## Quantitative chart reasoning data
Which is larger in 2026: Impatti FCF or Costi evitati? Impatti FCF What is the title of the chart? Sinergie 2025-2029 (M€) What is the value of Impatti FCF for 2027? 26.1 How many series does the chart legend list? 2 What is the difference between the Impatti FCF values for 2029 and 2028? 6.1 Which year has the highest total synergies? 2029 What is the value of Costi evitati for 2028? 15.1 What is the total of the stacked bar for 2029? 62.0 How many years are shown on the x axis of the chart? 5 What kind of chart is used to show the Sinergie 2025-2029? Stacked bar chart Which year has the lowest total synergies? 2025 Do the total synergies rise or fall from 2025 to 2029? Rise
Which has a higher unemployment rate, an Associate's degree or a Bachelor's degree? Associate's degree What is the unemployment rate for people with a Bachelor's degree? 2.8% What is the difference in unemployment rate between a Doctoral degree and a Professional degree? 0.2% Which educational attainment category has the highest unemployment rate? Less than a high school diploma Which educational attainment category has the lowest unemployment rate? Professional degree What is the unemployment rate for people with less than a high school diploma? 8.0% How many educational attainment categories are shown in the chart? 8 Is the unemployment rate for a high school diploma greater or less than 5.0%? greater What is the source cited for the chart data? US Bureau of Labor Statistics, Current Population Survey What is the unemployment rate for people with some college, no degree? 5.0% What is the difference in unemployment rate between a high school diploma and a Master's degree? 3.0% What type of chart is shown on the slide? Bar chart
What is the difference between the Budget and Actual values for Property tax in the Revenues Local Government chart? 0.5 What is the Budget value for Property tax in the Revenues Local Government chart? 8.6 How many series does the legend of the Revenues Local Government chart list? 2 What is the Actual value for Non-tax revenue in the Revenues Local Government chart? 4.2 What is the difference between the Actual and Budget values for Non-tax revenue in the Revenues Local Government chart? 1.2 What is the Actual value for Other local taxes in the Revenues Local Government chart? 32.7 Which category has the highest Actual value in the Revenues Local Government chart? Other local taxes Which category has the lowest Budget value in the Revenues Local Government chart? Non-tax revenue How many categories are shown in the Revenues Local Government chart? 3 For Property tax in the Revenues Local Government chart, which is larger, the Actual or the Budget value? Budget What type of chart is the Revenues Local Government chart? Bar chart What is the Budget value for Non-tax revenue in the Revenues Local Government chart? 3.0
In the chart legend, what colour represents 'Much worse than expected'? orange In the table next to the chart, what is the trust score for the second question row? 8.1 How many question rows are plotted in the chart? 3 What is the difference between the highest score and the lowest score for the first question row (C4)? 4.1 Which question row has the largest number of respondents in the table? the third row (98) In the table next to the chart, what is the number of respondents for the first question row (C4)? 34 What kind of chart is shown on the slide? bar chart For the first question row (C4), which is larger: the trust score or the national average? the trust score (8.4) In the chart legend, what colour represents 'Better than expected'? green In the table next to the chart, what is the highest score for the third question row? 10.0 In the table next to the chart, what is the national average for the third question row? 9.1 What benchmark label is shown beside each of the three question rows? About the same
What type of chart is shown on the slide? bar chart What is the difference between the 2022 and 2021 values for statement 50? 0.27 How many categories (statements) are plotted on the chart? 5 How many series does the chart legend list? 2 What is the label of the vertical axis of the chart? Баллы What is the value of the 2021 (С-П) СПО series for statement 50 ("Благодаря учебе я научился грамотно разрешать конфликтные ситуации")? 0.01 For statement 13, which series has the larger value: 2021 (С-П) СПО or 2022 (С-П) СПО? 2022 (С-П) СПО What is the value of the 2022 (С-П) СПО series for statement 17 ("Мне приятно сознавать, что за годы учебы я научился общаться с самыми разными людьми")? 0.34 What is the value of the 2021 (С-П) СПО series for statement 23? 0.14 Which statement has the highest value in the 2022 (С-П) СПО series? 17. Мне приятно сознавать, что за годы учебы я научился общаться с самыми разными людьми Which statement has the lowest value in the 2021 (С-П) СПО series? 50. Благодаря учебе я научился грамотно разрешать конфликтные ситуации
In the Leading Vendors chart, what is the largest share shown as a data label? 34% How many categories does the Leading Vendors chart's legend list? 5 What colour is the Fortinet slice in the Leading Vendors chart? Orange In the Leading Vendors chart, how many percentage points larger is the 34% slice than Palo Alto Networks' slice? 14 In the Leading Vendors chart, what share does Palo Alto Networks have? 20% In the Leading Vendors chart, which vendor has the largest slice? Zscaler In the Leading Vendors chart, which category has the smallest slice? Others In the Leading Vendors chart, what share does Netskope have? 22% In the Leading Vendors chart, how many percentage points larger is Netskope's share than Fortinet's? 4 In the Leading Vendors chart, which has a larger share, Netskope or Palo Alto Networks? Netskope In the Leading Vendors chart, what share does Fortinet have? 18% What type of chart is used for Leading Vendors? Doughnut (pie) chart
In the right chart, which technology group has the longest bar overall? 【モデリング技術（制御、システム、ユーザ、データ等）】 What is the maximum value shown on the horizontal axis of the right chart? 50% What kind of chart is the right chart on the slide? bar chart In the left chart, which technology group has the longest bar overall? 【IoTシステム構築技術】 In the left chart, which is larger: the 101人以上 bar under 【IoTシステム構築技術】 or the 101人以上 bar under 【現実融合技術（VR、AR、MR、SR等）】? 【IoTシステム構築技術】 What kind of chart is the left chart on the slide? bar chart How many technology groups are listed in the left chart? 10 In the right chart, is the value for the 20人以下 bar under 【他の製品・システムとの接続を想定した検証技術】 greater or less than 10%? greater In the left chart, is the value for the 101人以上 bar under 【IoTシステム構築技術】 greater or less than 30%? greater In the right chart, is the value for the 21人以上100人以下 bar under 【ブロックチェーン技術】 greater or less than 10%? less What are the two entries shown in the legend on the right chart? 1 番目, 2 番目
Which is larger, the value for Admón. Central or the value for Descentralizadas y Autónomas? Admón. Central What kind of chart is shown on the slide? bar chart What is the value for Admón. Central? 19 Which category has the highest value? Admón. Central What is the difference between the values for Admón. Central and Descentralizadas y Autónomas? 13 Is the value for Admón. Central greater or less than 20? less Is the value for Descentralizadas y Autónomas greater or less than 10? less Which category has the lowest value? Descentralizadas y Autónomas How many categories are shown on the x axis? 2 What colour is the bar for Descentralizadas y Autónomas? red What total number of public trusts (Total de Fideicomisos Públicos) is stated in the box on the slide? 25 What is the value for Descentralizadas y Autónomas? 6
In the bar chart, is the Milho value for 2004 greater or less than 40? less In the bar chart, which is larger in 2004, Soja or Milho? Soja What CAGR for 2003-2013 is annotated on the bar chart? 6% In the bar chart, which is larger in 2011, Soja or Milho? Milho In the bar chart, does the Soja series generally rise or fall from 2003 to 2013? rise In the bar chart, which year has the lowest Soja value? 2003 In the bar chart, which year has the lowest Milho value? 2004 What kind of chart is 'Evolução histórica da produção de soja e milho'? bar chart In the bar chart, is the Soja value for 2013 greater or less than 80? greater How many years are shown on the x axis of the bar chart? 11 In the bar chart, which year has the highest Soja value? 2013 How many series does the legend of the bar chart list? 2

## Exercise
Count the lines of the entries that contain the string "total", treating uppercase and lowercase letters as different. Give only the number.

## Answer section
2